The trucks are converted by installation of a system developed by San Diego-based Clean Air Partners and licensed to Peoria, Ill.-based Caterpillar. “It includes installation of a 119-gallon LNG cryogenic tank, fuel lines, a computer control box, and an intake manifold and fuel injection system. The conversion costs a little under $30,000 per vehicle,” says Charles Woolever, San Diego’s deputy environmental services director of refuse collection.

Down to earth

In Maryland, LFG eventually will be used for the down-to-earth purpose of heating NASA’s Goddard Space Center. Methane from Prince George’s County’s Sandy Hill Landfill in Bowie soon will be transported through a five-mile pipeline to the space center in nearby Greenbelt. The gas will be used to fire two boilers that produce steam for the center.

Toro Energy, a Dallas-based company that developed the LFGTE project at the Sandy Hill Landfill, and Houston-based Waste Management, the operator of the landfill, proposed the project to the county. After Due Diligence procedures, which included studying combustion and deciding how to best use the LFG, the county agreed to pursue the idea.

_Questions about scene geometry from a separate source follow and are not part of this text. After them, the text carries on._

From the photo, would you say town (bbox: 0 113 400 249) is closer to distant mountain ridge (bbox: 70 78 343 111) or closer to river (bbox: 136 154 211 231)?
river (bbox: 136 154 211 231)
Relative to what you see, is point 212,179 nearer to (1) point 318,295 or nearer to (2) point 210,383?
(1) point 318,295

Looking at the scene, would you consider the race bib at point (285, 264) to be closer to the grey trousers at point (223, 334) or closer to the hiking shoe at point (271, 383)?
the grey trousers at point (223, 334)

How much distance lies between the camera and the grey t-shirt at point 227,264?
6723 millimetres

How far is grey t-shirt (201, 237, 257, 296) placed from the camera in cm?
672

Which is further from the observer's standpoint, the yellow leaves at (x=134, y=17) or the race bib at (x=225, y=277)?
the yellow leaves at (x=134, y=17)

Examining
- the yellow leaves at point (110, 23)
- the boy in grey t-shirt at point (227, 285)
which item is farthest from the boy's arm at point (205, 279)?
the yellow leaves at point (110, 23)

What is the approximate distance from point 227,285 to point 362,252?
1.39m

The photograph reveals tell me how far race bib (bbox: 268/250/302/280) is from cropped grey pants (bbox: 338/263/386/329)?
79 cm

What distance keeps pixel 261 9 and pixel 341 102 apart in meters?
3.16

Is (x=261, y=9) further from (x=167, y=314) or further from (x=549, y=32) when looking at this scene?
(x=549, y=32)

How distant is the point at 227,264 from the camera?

The project involves modifying two boilers and upgrading the controls system at the powerhouse, as well as installing the pipeline, compression and dehydration facilities at the landfill. Toro will take care of those aspects, and it will operate the compression facilities and the pipeline from the landfill to the space center. Waste Management and the county will maintain the well field collection system.

“Prince George’s County has been an active proponent of beneficial uses for landfill gas,” says William Chamberlin, associate director of the waste management division for the county’s Department of Environmental Resources. “The Sandy Hill/Toro Energy project is a natural extension of the county’s landfill gas program.”

Currently, the landfill holds about 6 million tons of waste. That waste generates 1,800 cubic feet per minute of LFG that could then generate 42 million kilowatt hours per year — enough energy to power more than 14,000 homes for one year. According to LMOP, using that LFG yields the same reduction in greenhouse gases as displacing the emissions from more than 46,000 cars for one year. In addition, using LFG has the same impact on greenhouse gas as planting more than 64,000 acres of trees.

Not going to waste

Current EPA regulations under the Clean Air Act require many landfills to collect and burn LFG. LFGTE projects allow the landfill to be in regulatory compliance while at the same time creating a renewable energy source.

“Almost every community across America has a landfill, and that landfill is generating landfill gas,” Guzzone says. “So, when feasible, why not do something with it?”

Steury identifies several benefits at the Yancey-Mitchell LFGTE project. “I think [they] fall into four main areas,” he says. “One is the benefit to the environment because we are reducing the emissions of these greenhouse gases. Secondly, we are demonstrating the use of fuels that otherwise would just be wasted. Education — of both the visitors that are coming to the landfill, and the apprentices that work at the landfill — is the third benefit. Economic development is the fourth benefit. By creating these new businesses and helping farmers get started with new cash crops, we are stimulating the economics of the region.”